Bobm I will not pretend to be a Constitutional scholor. However imposing our views and morals to forein people were not the goal of our founding fathers. This touchy feely view you have to give freedom and democracy to forein lands at the cost of American life is absurd. Bobm I thank you for serving our country and traveling to forein lands and leaving loved ones behind in order to do so, I can not thank you enought. But as a civillian you have an even more important job, to make sure we dont make the same mistakes twice, you risked life and limb in Vietnam and for what, policy makers got tired of our efforts and quit the American people got tired of or could not grasp the concept of the war and quit. We are doing this again. Our goverment knows this, sending our most valuble resourse, the young to wast for no gain "for most of us" is pornographic. Sorry Bobm I just dont see it your way.

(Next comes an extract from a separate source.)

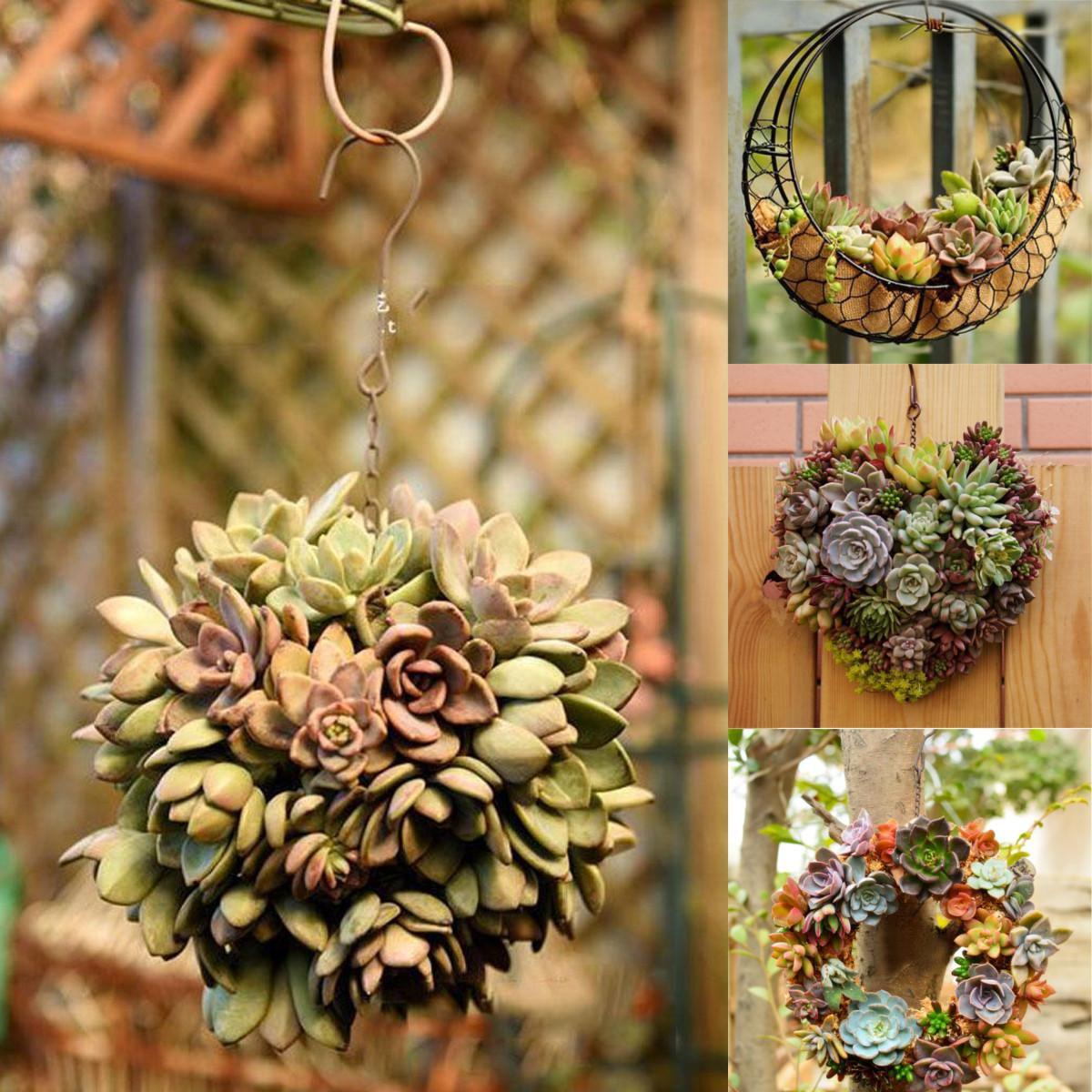Christmas Succulent Planters.Hanging Flower Pot Iron Wall Succulent Planters Rustic Plant Holder Home Decor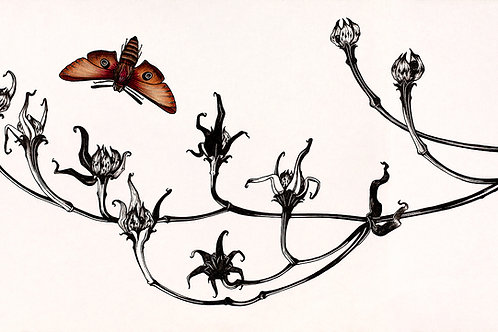 Hawk Moth | Matted Print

Artic Plainsman I could not agree with you more. :beer:

By the way why were you going to delete my last posting, was it offensive was I out of line or did you just not like what I said ? Now like I said I am no Constitutional scholor but I do belive freedom of speech is in the Constitution!!


----------



## Plainsman (Jul 30, 2003)

We were in Viet Nam because at one time communism threatened us globally. You perhaps don't remember, but in the 50's and early 60's we had a early warning system that was tested about four times a year. The radio stations would emit a cut off programming, emit a loud buzzing sound to get your attention, and warn of a Russian bomb attack. If you were in school you went to an interior hallway and got into a sort of fetal position. We always said it looked like we were trying to kiss our *** goodbye. 
Russia did move missiles into Cuba. Communism was pushing it's self and it's ideals onto the world. We choose to try and stop it before it was on our doorstep. That's why Kennedy took the Cuban missiles so serious. 
Unfortunately while we were in Viet Nam is when the modern liberal movement began and insured our humiliation and the death of thousand of innocent Viet Nam people. People like Jane Fonda and Kerry will carry that blood on their hands to their graves. 
The threat of communism for the most part disappeared because Regan faced them head on. The arms race cost us a lot of money, but it drove communism bankrupt. We won not in war, but in economic power. 
Today we face enemies in the middle east for the same reason. To keep radical Islam and it's related terrorists off the streets of America.


----------



## Gohon (Feb 14, 2005)

Bore, you mentioned not making the same mistake twice. We already have done that many times over. We sat back and refused to help Britain in the beginning because of the isolationist. The reward was for Pearl Harbor to be attacked because the Japanese assumed we wouldn't do anything. We sat back and watch our Marines being blown up in Lebanon and our ships blown up in harbor. Reward for that was planes flying into the twin towers because they thought we wouldn't do anything. This is not about forcing our views and morals on Iraq or anyone else but it is everything about protecting our own economy. Yes I know the President and others talk about the freedom in Iraq now and how nice that is, and it is, but that is politics and for those that can't see the big picture. A Democracy in Iraq, any kind of Democracy is protection for us. We are in a global economy today and as a result our very survival as a nation depends on how we protect that economy. We can not afford to allow someone like Saddam to threaten the very countries we depend on for survival and our way of life or to openly support those that would do us harm. For this same reason you can almost take it to the bank that we will hit Iran sooner or later.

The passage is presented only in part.